Nicolas Rainaud est responsable du pôle plaidoyer d’Equipop, association féministe de solidarité internationale. Diplômé de Sciences Po Paris, il travaille depuis une quinzaine d’années dans le domaine de la solidarité internationale. Il contribue à diverses dynamiques de plaidoyer en faveur de politiques publiques féministes au niveau français et au niveau international, et participe à plusieurs espaces collectifs tels que Coordination SUD. Nicolas Rainaud est membre du Haut Conseil à l’Egalité entre les femmes et les hommes depuis 2019. Il y co-préside la Commission « Diplomatie féministe, enjeux européens et internationaux » depuis 2022.
Etes-vous un homme féministe ?
Mon engagement est intrinsèquement lié au fait que je travaille pour une association féministe de solidarité internationale.

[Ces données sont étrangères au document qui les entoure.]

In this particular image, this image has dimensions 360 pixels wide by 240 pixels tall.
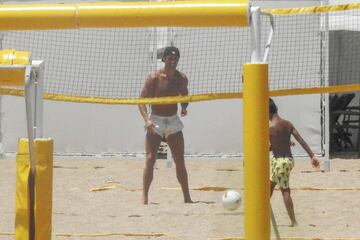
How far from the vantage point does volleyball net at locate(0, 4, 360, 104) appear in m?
11.8

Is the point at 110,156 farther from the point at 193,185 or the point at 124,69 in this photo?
the point at 193,185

En tant que responsable du pôle plaidoyer, j’espère contribuer au mieux à mettre en œuvre la mission d’Equipop, qui est de travailler à améliorer les droits et la santé des femmes et des filles dans le monde, en particulier leurs droits et leur santé sexuels et reproductifs. Mon métier correspond évidemment à des convictions personnelles. Est-ce que cela signifie que je suis un homme féministe, ou « allié »? Ce n’est probablement pas à moi d’en juger.
Certaines militantes féministes pensent que mettre en avant la parole des hommes sur les questions d’égalité n’est pas prioritaire, voire problématique, d’autres considèrent que l’engagement des hommes est important. En fonction du contexte, les deux positions se tiennent certainement, et c’est pour cela que j’ai un peu hésité à répondre à cet entretien.
Ceci étant posé, il faut évidemment encourager tous les hommes à lire ou écouter des militantes ou penseuses féministes pour comprendre ce qui est en jeu, et agir à son niveau, c’est-à-dire modifier son comportement ou investir des sujets que nous laissions jusque-là de côté, consciemment ou non.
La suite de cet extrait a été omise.